Pharmacokinetic data are commonly derived from subjects staying in bed and/or maintaining a standardized posture during the initial assessment of an orally administered drug. However, posture is not always defined strictly in these trials. As stated above, posture can influence the rate-limiting step in absorption (both whether it is gastric emptying or dissolution and, if it is gastric emptying, its rate), with respective consequences for the pharmacokinetic profile of orally administered drugs. The possible influences of posture on decisive pharmacokinetic characteristics, such as AUC and Cmax, clearly indicate that the posture of participating volunteers should be defined and maintained precisely, especially in the case of drugs which are absorbed rapidly and are subject to presystemic elimination [18]. At least throughout the phase of absorption, any change of posture should be avoided. This is especially relevant for bioequivalence studies, where the subjects should be carefully instructed and supervised. An inadequate definition and control of posture may result in an increase in both between-subject and within-subject variability of the various pharmacokinetic characteristics.
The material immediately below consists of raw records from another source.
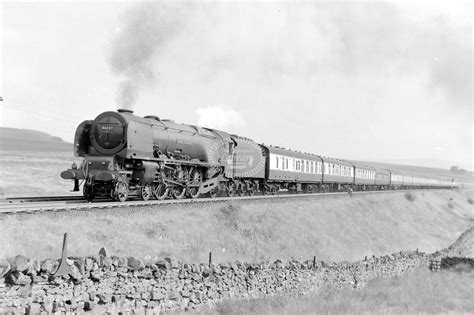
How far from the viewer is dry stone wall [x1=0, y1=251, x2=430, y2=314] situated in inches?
314

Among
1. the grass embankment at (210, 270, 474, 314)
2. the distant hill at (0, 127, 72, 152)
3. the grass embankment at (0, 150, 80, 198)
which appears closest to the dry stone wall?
the grass embankment at (210, 270, 474, 314)

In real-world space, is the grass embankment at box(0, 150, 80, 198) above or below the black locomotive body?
below

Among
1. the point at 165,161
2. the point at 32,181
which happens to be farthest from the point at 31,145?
the point at 165,161

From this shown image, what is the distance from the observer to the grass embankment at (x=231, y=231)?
1355 centimetres

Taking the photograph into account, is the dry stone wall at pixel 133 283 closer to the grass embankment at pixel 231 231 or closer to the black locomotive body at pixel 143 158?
the grass embankment at pixel 231 231

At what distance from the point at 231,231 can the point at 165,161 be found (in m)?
4.44

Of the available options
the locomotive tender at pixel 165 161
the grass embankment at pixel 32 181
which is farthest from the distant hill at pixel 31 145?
the locomotive tender at pixel 165 161

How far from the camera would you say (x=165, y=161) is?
19516 millimetres

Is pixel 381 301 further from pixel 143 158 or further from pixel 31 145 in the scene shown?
pixel 31 145

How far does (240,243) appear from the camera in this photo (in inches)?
763

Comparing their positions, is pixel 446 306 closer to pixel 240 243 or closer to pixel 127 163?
pixel 240 243

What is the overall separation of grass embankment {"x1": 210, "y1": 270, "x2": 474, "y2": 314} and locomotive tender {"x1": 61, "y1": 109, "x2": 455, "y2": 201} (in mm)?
7999

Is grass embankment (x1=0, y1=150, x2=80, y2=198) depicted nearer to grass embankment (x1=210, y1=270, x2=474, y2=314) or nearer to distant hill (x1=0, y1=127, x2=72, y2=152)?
grass embankment (x1=210, y1=270, x2=474, y2=314)

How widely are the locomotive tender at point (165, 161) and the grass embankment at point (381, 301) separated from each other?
7999mm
In bioequivalence trials, possible alterations in the key characteristics AUC and Cmax may cause a broader confidence interval, thus increasing the risk of failing to show bioequivalence. Cmax in particular, which is considerably sensitive to changes in the rate of absorption, can be notably influenced by posture. Hence, the precise definition of posture may help to reduce costs, for example, in the number of subjects required, and/or improve the outcome of bioequivalence studies.

However, as shown in Table 2, the data available to date is limited, and the sample sizes in most of the trials are quite small. Experimental clinical trials, such as large bioequivalence studies comparing tight posture control versus no control, would be needed to confirm and assess quantitatively the impact of posture on pharmacokinetics and its variability.